▶ [Given data]:
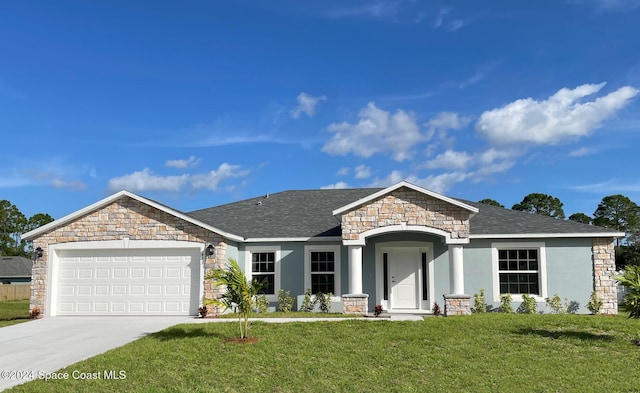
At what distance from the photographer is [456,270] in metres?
16.2

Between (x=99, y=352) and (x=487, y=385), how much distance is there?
7.93 metres

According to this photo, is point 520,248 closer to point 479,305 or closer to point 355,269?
point 479,305

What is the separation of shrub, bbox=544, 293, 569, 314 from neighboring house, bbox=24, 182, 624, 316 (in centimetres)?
20

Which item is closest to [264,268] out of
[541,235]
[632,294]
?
[541,235]

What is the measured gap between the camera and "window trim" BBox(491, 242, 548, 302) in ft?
57.5

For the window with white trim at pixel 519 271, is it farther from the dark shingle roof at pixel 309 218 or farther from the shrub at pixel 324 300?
the shrub at pixel 324 300

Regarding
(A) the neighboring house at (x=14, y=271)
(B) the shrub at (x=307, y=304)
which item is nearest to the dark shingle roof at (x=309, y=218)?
(B) the shrub at (x=307, y=304)

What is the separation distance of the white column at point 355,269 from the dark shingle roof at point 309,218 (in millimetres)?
2059

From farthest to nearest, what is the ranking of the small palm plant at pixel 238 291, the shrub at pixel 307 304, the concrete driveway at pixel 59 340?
the shrub at pixel 307 304, the small palm plant at pixel 238 291, the concrete driveway at pixel 59 340

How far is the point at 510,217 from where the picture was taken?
63.9 feet

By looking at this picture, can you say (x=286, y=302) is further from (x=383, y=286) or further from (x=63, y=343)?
(x=63, y=343)

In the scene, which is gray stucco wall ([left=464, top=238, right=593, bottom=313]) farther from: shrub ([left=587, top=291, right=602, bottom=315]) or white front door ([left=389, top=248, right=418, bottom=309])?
white front door ([left=389, top=248, right=418, bottom=309])

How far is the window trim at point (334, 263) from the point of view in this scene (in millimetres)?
18281

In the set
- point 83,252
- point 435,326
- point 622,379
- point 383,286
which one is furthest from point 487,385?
point 83,252
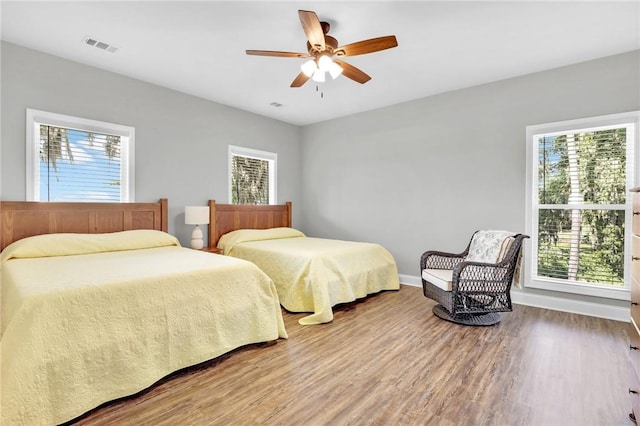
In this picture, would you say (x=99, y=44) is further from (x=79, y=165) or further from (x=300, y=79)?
(x=300, y=79)

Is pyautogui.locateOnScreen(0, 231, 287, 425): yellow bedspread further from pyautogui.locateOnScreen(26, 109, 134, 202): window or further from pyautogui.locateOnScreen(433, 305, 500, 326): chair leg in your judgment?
pyautogui.locateOnScreen(433, 305, 500, 326): chair leg

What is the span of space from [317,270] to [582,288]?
9.30 feet

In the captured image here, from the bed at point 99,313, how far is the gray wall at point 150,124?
30.4 inches

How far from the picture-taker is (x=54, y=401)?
1625 millimetres

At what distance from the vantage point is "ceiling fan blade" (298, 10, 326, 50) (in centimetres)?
210

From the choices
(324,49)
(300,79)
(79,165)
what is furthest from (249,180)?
(324,49)

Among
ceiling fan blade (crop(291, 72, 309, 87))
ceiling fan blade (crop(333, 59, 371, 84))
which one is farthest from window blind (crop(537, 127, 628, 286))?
ceiling fan blade (crop(291, 72, 309, 87))

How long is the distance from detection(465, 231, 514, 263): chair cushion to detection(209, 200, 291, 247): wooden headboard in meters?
3.08

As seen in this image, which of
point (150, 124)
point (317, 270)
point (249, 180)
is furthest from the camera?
point (249, 180)

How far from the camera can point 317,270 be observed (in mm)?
A: 3312

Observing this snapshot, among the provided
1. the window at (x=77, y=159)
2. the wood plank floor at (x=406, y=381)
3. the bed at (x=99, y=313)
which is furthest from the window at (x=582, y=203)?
the window at (x=77, y=159)

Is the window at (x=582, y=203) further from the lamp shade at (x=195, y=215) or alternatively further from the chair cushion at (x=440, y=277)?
the lamp shade at (x=195, y=215)

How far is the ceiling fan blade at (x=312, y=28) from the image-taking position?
2.10 metres

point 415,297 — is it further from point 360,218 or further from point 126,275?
point 126,275
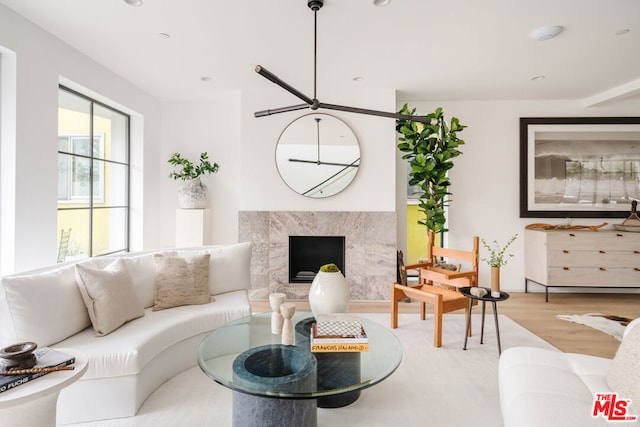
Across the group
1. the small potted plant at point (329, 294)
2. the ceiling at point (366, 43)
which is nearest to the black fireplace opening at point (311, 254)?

▶ [Stated problem]: Gather every line in the items above that contains the string "left". Case counts.

▶ [Written response]:
In the scene, which is gray stucco wall ([left=464, top=238, right=593, bottom=313]) farther from: shrub ([left=587, top=291, right=602, bottom=315]) or white front door ([left=389, top=248, right=418, bottom=309])?
white front door ([left=389, top=248, right=418, bottom=309])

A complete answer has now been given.